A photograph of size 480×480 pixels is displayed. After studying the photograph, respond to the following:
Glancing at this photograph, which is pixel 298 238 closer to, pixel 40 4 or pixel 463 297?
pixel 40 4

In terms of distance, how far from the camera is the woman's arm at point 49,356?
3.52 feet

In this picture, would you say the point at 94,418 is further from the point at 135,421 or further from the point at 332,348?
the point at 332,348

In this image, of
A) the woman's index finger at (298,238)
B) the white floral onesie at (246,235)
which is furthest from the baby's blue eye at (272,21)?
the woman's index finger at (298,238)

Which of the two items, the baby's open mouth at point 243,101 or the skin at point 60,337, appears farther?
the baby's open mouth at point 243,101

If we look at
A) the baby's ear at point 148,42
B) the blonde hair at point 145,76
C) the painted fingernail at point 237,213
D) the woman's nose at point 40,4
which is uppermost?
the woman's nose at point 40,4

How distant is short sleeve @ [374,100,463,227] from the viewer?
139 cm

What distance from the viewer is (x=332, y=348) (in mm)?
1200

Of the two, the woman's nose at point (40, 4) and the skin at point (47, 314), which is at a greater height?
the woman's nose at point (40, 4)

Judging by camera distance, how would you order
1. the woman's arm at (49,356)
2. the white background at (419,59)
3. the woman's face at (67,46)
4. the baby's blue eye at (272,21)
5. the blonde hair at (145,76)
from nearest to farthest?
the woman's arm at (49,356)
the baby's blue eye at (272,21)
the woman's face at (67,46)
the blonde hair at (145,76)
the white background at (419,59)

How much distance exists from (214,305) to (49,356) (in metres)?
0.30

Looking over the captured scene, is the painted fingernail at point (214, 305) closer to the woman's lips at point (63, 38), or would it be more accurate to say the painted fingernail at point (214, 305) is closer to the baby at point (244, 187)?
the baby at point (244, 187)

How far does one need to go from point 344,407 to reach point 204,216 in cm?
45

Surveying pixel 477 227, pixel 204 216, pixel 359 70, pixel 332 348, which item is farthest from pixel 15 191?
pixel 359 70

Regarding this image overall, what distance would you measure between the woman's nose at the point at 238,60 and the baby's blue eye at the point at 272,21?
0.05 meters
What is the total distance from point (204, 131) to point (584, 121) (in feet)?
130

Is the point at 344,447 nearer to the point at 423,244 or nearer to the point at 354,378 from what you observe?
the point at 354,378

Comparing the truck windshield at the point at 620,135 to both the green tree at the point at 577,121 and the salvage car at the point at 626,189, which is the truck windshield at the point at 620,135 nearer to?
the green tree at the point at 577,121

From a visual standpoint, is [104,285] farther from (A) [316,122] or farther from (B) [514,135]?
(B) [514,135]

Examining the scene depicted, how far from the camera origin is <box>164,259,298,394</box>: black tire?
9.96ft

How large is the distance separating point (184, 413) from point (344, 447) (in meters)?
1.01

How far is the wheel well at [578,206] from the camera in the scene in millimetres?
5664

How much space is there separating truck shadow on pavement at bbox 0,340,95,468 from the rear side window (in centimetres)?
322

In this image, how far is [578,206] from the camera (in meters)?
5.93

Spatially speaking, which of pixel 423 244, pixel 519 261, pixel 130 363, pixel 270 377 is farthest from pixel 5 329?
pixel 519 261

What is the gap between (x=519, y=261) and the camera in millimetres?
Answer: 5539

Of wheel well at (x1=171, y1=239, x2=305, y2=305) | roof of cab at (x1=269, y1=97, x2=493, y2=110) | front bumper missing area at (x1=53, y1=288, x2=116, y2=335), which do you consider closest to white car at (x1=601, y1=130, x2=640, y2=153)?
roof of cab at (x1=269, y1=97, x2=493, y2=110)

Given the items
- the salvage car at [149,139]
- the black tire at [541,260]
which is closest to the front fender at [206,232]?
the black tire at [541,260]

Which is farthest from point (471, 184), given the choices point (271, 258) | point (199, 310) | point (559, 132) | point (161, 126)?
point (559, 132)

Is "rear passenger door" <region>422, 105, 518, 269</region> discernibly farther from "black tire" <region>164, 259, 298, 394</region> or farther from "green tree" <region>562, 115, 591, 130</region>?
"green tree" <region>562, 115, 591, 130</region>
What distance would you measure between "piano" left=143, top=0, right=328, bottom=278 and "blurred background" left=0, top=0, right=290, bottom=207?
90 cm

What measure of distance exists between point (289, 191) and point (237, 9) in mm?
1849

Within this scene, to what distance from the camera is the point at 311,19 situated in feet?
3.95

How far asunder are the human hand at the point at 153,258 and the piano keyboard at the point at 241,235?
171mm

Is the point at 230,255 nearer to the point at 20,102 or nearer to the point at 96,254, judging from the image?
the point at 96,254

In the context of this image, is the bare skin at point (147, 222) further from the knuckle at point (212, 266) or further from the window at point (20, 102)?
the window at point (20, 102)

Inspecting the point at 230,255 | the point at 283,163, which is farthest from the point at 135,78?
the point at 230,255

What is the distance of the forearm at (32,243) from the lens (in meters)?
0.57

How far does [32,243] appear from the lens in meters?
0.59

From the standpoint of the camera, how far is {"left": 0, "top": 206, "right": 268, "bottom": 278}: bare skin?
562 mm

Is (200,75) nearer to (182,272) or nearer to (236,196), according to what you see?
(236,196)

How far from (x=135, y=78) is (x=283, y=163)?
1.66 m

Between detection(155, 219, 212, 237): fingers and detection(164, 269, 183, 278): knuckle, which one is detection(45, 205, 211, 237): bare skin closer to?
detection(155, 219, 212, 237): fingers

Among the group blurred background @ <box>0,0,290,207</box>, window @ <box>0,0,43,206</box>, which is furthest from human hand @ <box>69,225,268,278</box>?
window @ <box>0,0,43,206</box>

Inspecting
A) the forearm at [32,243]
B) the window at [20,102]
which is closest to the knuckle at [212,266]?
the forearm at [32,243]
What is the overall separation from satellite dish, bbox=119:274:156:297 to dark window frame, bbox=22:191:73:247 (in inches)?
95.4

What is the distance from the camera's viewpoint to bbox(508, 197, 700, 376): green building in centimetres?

» What the task requires: Reproduce everything in the listing above, from the line containing "Between detection(155, 219, 212, 237): fingers" down to the very end of the listing, without changing anything.

» Response to this exercise:
Between detection(155, 219, 212, 237): fingers and detection(164, 269, 183, 278): knuckle, which one is detection(45, 205, 211, 237): bare skin closer to?
detection(155, 219, 212, 237): fingers

Among the group blurred background @ <box>0,0,290,207</box>, window @ <box>0,0,43,206</box>, which is furthest from human hand @ <box>69,225,268,278</box>?
window @ <box>0,0,43,206</box>

Inspecting
A) the forearm at [32,243]
B) the window at [20,102]
which is closest to the knuckle at [212,266]?
the forearm at [32,243]
What is the overall separation from satellite dish, bbox=119:274:156:297 to dark window frame, bbox=22:191:73:247 (in inches)?
95.4

What is the distance from the camera's viewpoint to bbox(508, 197, 700, 376): green building in centimetres?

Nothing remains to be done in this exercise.